Core Concepts
The Pipeline Mental Model
Think of pipz as a conveyor belt for your data. Each processor is a station that transforms, validates, or enriches data as it passes through. Connectors determine how data flows between stations - sequentially, in parallel, or conditionally.

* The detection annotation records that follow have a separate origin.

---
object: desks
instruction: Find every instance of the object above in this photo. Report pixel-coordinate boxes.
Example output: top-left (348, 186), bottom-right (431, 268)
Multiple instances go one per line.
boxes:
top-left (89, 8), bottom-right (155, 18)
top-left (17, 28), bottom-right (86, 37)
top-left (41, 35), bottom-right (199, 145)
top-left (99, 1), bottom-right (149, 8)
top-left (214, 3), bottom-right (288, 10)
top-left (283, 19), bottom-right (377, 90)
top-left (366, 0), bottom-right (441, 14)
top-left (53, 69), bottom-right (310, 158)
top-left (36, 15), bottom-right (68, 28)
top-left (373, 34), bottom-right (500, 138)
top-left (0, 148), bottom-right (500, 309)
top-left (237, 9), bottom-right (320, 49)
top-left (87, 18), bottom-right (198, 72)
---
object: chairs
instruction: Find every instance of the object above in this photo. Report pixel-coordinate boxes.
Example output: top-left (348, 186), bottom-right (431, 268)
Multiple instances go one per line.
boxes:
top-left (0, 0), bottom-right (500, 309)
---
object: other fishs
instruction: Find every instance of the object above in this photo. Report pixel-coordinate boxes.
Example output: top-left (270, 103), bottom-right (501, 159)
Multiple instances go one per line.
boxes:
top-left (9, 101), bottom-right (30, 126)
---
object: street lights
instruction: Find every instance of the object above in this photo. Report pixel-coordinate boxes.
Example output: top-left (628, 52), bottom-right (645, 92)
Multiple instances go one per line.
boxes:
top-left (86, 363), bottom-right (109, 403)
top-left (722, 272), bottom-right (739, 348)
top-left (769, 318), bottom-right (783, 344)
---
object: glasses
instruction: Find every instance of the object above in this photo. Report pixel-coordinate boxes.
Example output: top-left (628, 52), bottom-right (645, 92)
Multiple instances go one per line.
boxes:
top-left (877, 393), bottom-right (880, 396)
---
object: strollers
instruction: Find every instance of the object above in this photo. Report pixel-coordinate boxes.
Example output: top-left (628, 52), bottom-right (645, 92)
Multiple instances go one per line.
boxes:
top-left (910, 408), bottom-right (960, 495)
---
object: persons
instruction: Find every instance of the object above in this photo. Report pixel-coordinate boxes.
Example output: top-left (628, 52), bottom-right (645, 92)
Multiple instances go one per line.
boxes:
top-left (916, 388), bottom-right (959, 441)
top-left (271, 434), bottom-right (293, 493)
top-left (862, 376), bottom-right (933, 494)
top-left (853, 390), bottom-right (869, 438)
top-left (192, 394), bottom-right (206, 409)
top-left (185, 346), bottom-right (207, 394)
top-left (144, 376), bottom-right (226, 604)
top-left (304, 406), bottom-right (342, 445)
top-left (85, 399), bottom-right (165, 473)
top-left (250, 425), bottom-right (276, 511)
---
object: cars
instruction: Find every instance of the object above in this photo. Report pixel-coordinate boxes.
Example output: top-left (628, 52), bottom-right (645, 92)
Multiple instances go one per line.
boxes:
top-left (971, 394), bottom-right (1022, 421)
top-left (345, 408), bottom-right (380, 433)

Pipeline Lifecycle & Data Flow
┌──────────────────────────────────────────────────────────────────┐
│ Complete Pipeline Lifecycle │
└──────────────────────────────────────────────────────────────────┘
┌──────────┐ ┌──────────┐ ┌──────────┐ ┌──────────┐
│ Input │─────→│ Validate │─────→│Transform │─────→│ Output │
│ Data │ │ Stage │ │ Stage │ │ Data │
└──────────┘ └──────────┘ └──────────┘ └──────────┘
│ │ │ │
▼ ▼ ▼ ▼
┌──────────┐ ┌──────────┐ ┌──────────┐ ┌──────────┐
│ Context │ │ Error │ │ Error │ │ Result │
│ State │ │ Handling │ │ Handling │ │ State │
└──────────┘ └──────────┘ └──────────┘ └──────────┘
Legend:
─────→ Data flow
▼ Context/Error propagation
[✓] Success state
[✗] Failure state
Data Flow Patterns
Sequential: Input → [A] → [B] → [C] → Output
↓ ↓ ↓
(T,e) (T,e) (T,e)
Parallel: Input → ┌─[A]─┐
├─[B]─┼→ Output
└─[C]─┘
Conditional: Input → [?] → [A] → Output
↓
[B] → Output
Error Flow: Input → [A] → [B] ✗ → Error[T]
↓
Stop
The power comes from composition: small, focused functions combine into complex workflows. This isn't just functional programming - it's a structured way to organize business logic that scales from simple validations to distributed systems.
The Chainable Interface
Everything in pipz implements a single interface:
type Chainable[T any] interface {
Process(context.Context, T) (T, error)
Identity() Identity
Schema() Node
Close() error
}
This simplicity is deliberate. Any type implementing this interface can be:
- Used in any pipeline
- Composed with any other Chainable
- Tested in isolation
- Replaced at runtime
You can implement Chainable directly for custom needs, or use the provided wrappers for common patterns.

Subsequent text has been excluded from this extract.